The Great Alone , by bestselling author Kristin Hannah, was the first
selection in our new neighborhood book club. The Great Alone is a nickname for Alaska, and the novel's description intrigued me, so
I eagerly started reading.
His problems started before the war, though; at 25, he got involved with Leni’s mother, Cora, who was only 16. She got pregnant, and he should have been put in prison for statutory rape.
Cora is a simpering weakling who
takes her abusive husband back time after time, naively believing his promises
that he “will never do it again.” While this is an accurate portrayal of
battered woman syndrome and younger readers will definitely be shocked by the
lack of help the law offered women in the 1970s, it’s hard to have sympathy for
Cora when her daughter suffers the consequences of her poor role modeling and
this violent man.
When Ernt inherits a homestead in
Alaska from a war buddy who was killed, he decides he wants to leave
civilization and live off the grid. He drags his wife and daughter to a dilapidated
cabin with no running water, heat, or electricity, and where Cora and Leni have
to be constantly vigilant against attacks from bears and wolves.
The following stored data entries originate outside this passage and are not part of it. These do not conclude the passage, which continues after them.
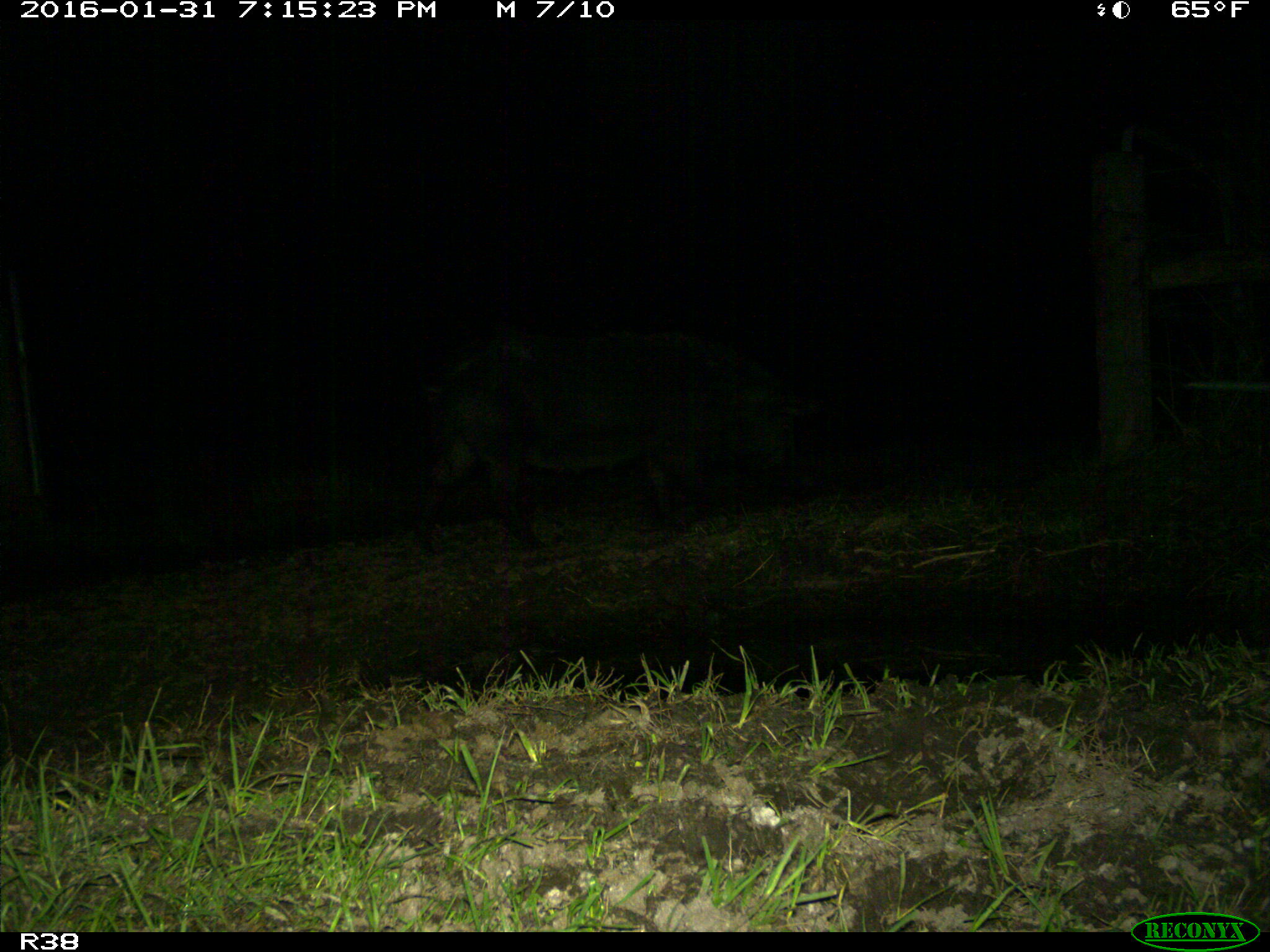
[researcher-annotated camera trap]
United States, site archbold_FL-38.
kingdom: Animalia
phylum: Chordata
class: Mammalia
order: Artiodactyla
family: Suidae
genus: Sus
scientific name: Sus scrofa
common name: wild boar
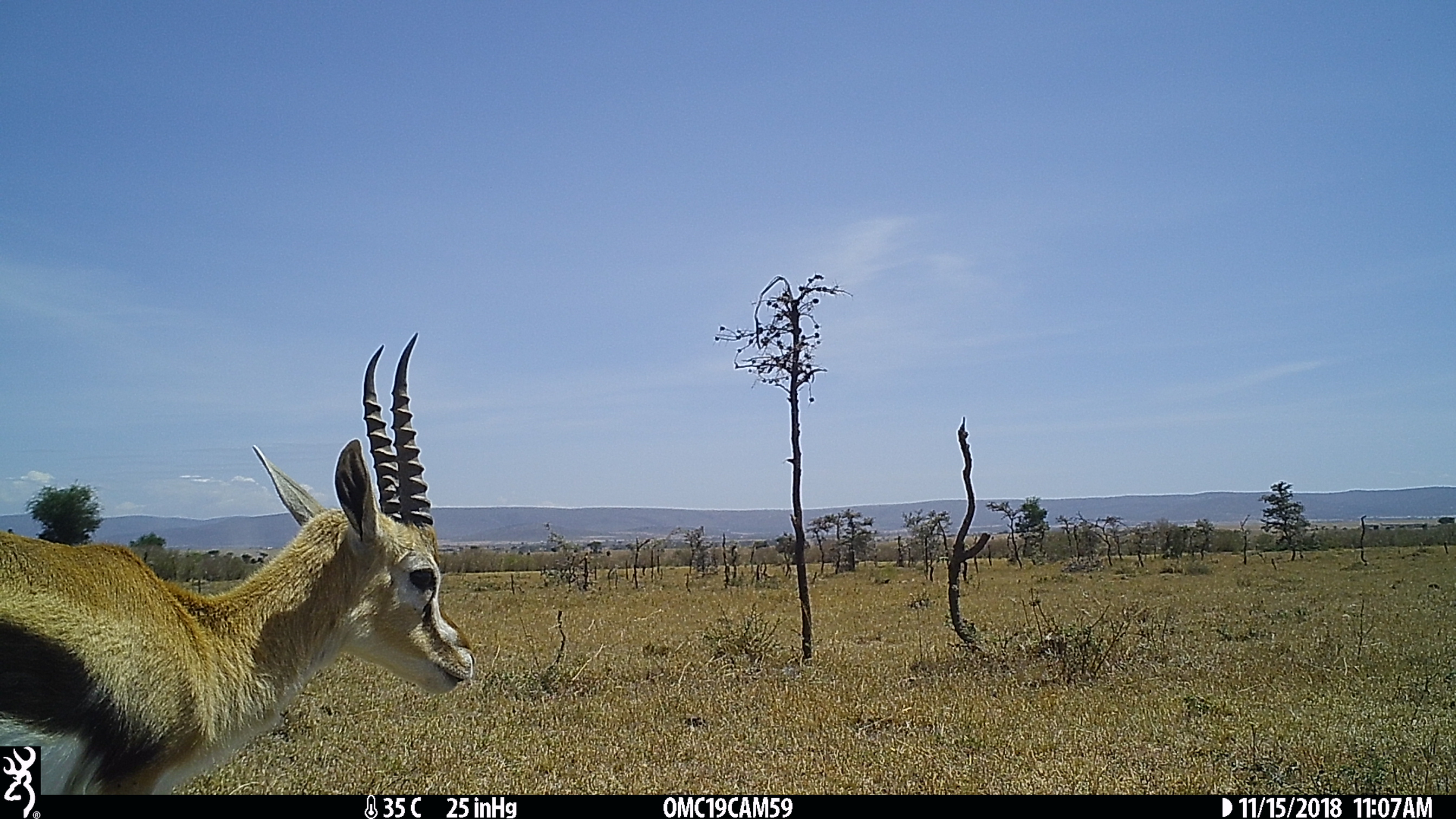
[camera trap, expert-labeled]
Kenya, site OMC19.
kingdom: Animalia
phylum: Chordata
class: Mammalia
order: Artiodactyla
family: Bovidae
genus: Eudorcas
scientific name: Eudorcas thomsonii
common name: thomon's gazelle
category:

The nearby “town” has few people and a
one-room schoolhouse. In Ernt’s zeal to be far
from society, the idea of there
being a school for Leni to attend didn’t even cross his mind. Neither of these
adults is likeable. While they can do what they want, they seem oblivious to
the fact that they are condemning their child to live in a place where she has
no opportunity or future.
If I hadn’t been reading this
book for the book club, I would have quit after Chapter One. I had to force
myself to plod on. Around page 250, I was surprised to see the plot finally
kick in. Then I couldn’t put the book down. The first 250 pages could have been
condensed into 50-75 to keep the story moving. The problem with the last 200,
though, is that the real plot is rushed. What was in these pages should have
been the entire book but stretched out and expanded. I’m not sure why the
editors at St. Martin’s Press didn’t see this.
While the author’s
writing is very visual, the descriptions of Alaska’s desolation are well done, and
the state certainly seems to have unparalleled beauty, Hannah’s constant
intrusion into the story was annoying. Her frequent asides in parentheses to
the readers should have been edited out. Example: “Leni got out of the plane
carefully (nothing was more dangerous up here than getting wet in the winter).”
Also, when
reading the narrative portions, it often seemed we were in the author’s head
and not in a character’s. The viewpoint of Leni as a 13-year-old is that of an
adult—again, the author. Leni knows names of trees, plants, and places that are
not yet part of her experience, and she can tell the ages of adults (that one
looks 40 and that one looks 50), which no child that young could do. These
adults would just be “old.”
Also, there was
repeated dialogue—one character saying the exact same unusual phrasing of words
that a previous character had said (again an editing problem)—and changes of
viewpoint that appeared very late in the story and weren’t really necessary.
I do have to say that the ending
is satisfying and worth getting to, but as I mentioned, the story moves in a
slow, boring, and aggravating manner for those first 250 pages and then speeds
through the real meat. If you are looking for a story that hooks you from the
first page, this one falls far short of the mark.